Nous
arrivons au terme de la vie de nos centrales nucléaires. En dehors
de l’insurmontable problème du legs aux générations futures de
la gestion de déchets radioactifs d’une durée de vie de 200 000
ans – et de son coût -, de notre incapacité actuelle à gérer le
démantèlement d’une centrale nucléaire, nous allons prolonger la
durée de vie nos centrales de 10 ans renouvelables* à très grand
frais** sans pouvoir garantir qu’il n’y aura pas de problème. Et
alors que nous sortons d’une décennie de sous-investissements dans
le parc par EdF.
Malgré
les communications optimistes des acteurs de la filière, la
situation actuelle est au plus bas. Les travailleurs sous-payés des
entreprises sous-traitantes sont les premiers exposés*** :
conditions de travail, rythme accéléré pour terminer le chantier
au plus vite (période d’arrêt du réacteur hors hiver du fait de
la demande pour le chauffage électrique), exposition à la
radioactivité. Les questions de formations, de santé et de sécurité
se posent.
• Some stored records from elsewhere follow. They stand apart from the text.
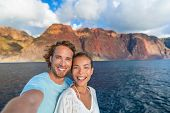 Happy couple tourists on sunset cruise in Na Pali Coast Kauai, Hawaii taking selfie photo with mobil poster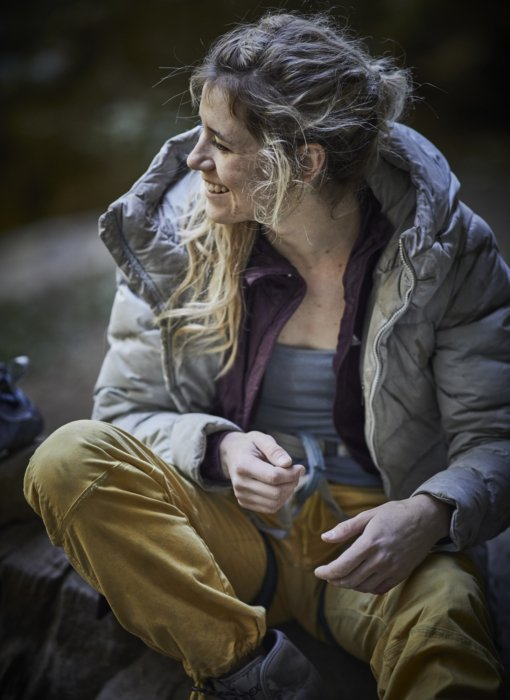 A female rock climber taking a break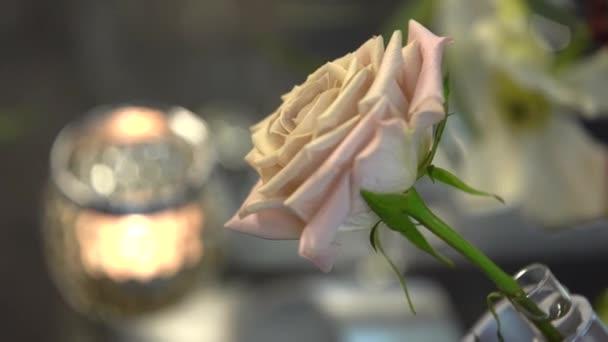 brennende Kerze auf dem Glastisch, Blumengestecke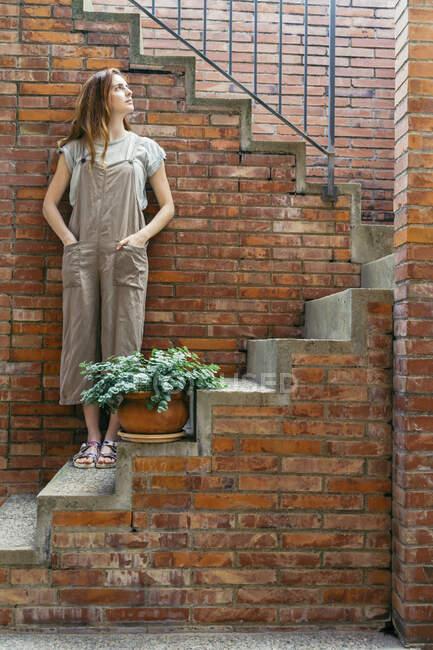 Mulher pensativa olhando para cima enquanto em pé em passos — Fotografia de Stock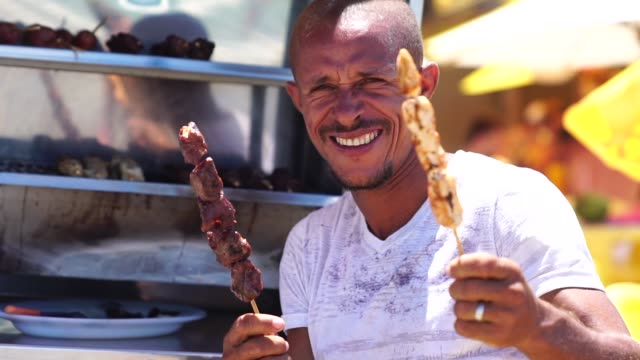 brazilian man holding bbq on a stick on the beach - south america stock videos & royalty-free footage
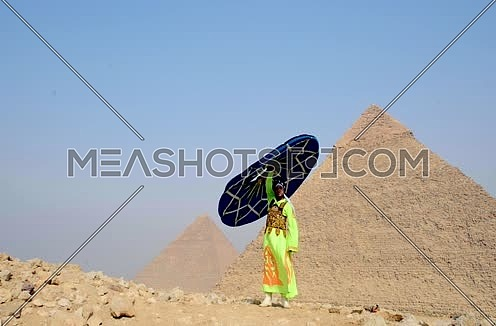 A sufi dancer with Tanoora at giza pyramids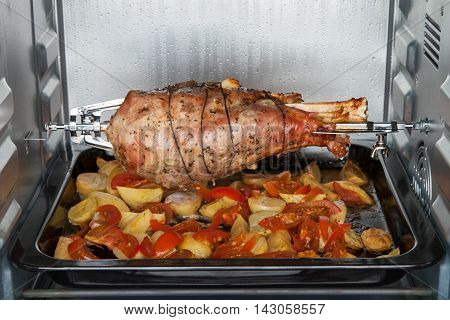 Leg of turkey baked with potatoes and tomatoes in an electric oven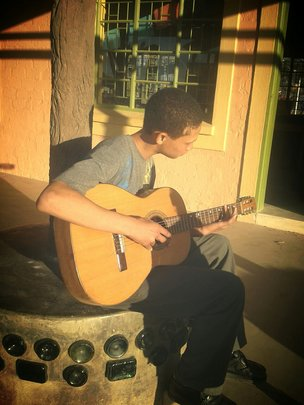 Lorenzo learning to play the guitar
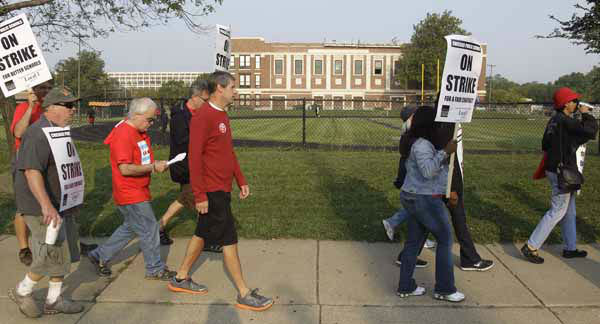 "<div class=""meta image-caption""><div class=""origin-logo origin-image ""><span></span></div><span class=""caption-text"">Smaller, more subdued groups of teachers picket outside Morgan Park High School in Chicago, Monday, Sept. 17, 2012, as a strike by Chicago Teachers Union members heads into its second week. Mayor Rahm Emanuel said he will seek a court order to force the city's teachers back into the classroom. (AP Photo/M. Spencer Green) (AP Photo/ M. Spencer Green)</span></div>"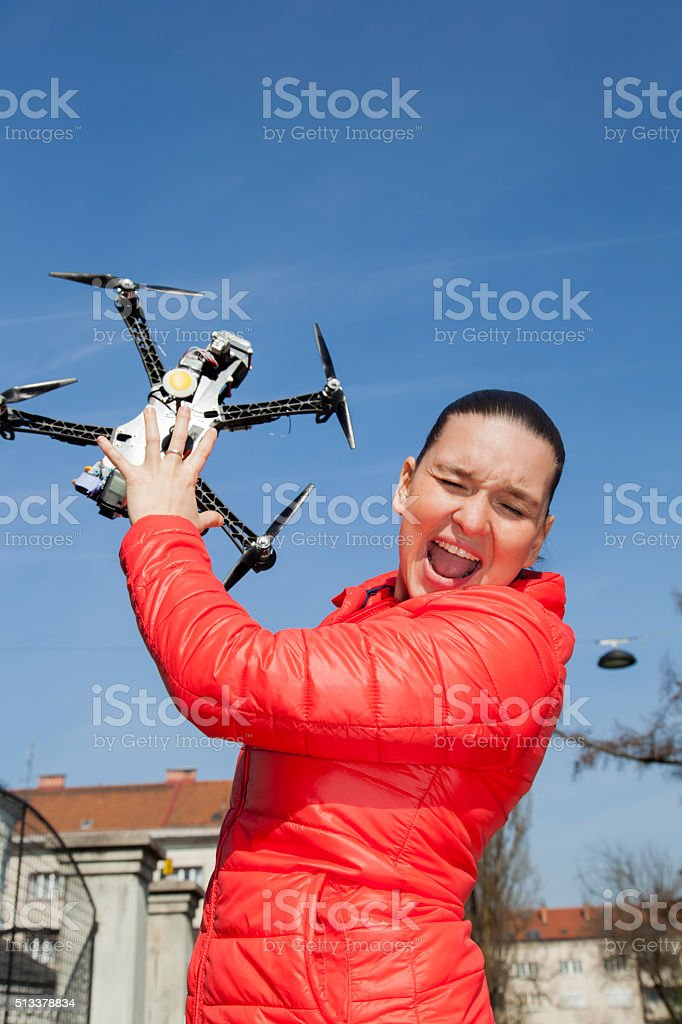 Pretty young woman just a moment before drone attack stock photo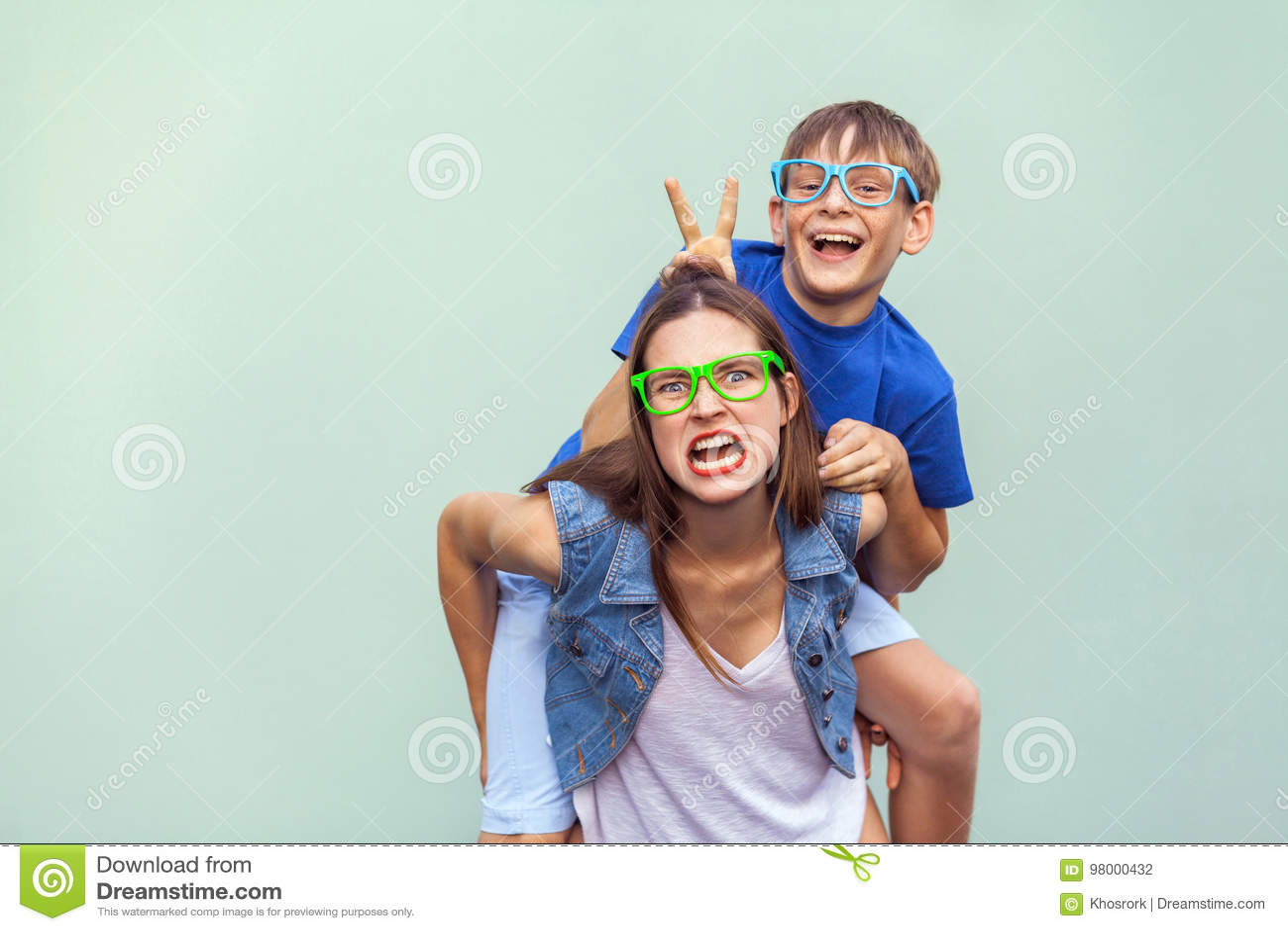 Le frère couvert de taches de rousseur s est élevé au dos d une soeur mignonne plus âgée Faisant le visage fou drôle et regarder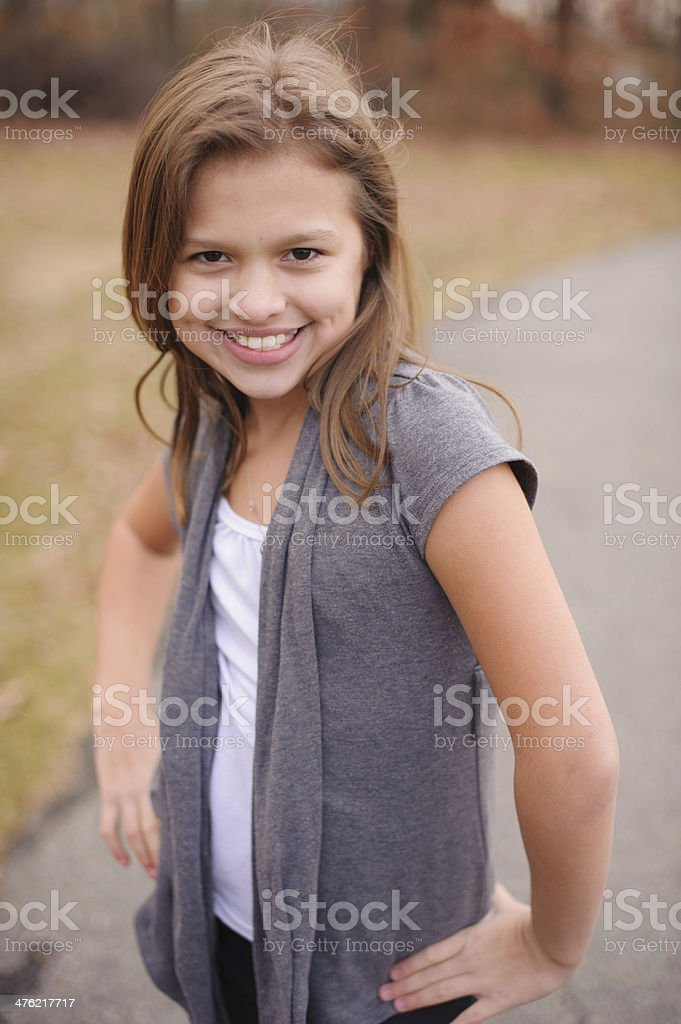 Closeup of Beautiful Girl Standing Outside With Hands on Hips royalty-free stock photo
L’expertise des travailleurs du nucléaire d’EdF
disparaît au fur et à mesure des départs à la retraite.
Les
logiques financières actuellement à l’œuvre, qui prévalent au
recours des sous-traitants, peuvent nous faire craindre que nous
sommes entrés dans une période de grand rafistolage.
Or
tout incident aura des conséquences dramatiques et générera des
coûts de réparation astronomiques, si tant est que l’on puisse
parler en termes de réparation. Les premiers touchés seront
les travailleurs du nucléaire, les personnels de la sécurité
civile et bien entendu dans un temps très court les populations, les
animaux ainsi que les terres cultivables. Les deux dernières
catastrophes nucléaires le confirment. Tout incident ne serait pas
anodin.
Pour
information, ci-dessous, une lettre de la Confédération
générale du travail du Japon qui explique comment le gouvernement
japonais compte procéder pour financer les conséquences de
l’incident de Fukushima tout en évitant au fournisseur
d’électricité nucléaire de faire faillite. Déjà, toute
proportion dramatique gardée, nous suivons cette même logique. Les
surcoûts du « grand carénage » (déjà plus du double
du coût annoncé), nous les paierons comme nous payerons les
conséquences du moindre incident.
Nous
devons nous éloigner des rêves fous de prolongation de durée de
vie des réacteurs ou sortir de toute logique qui viserait à
substituer de nouveaux réacteurs aux anciens. Nous devons sortir de
cette stratégie industrielle qui n’a jamais été soumis à un
débat démocratique depuis 50 ans.
Nous
devons accélérer la transition énergétique tout en garantissant
le droit à l’énergie pour tous. Une politique de sobriété
électrique est le premier jalon à mettre en œuvre pour réduire la
demande globale. Nous pouvons y arriver et cela passera par :
-
un plan de la rénovation thermique de l’habitat
-
un plan de développement des énergies renouvelables
- un
pôle public de l’énergie afin de mettre la filière à l’abri
des logiques financières et d’en aménager la maîtrise publique
et citoyenne
-
une action pour la création d’un groupe public européen en
matière d’énergie
La
logique européenne doit se situer dans une logique de coopération
et de mutualisation plutôt que de concurrence.
Pierre-Yves
Pira
*étrangement
la durée de vie annoncée est passée officiellement de 25 à 30
puis à 40 ans. EdF a annoncé une volonté d’aller au-delà, 50
voire 60 ans. Sans demander au français ce qu’ils en pensent.
** «
le grand carénage » , qui consiste à remplacer certains
éléments vitaux de sécurité, coûtera plus de 100 milliards selon
la cour des comptes (février 2016) au lieu des 55 annoncés par Edf.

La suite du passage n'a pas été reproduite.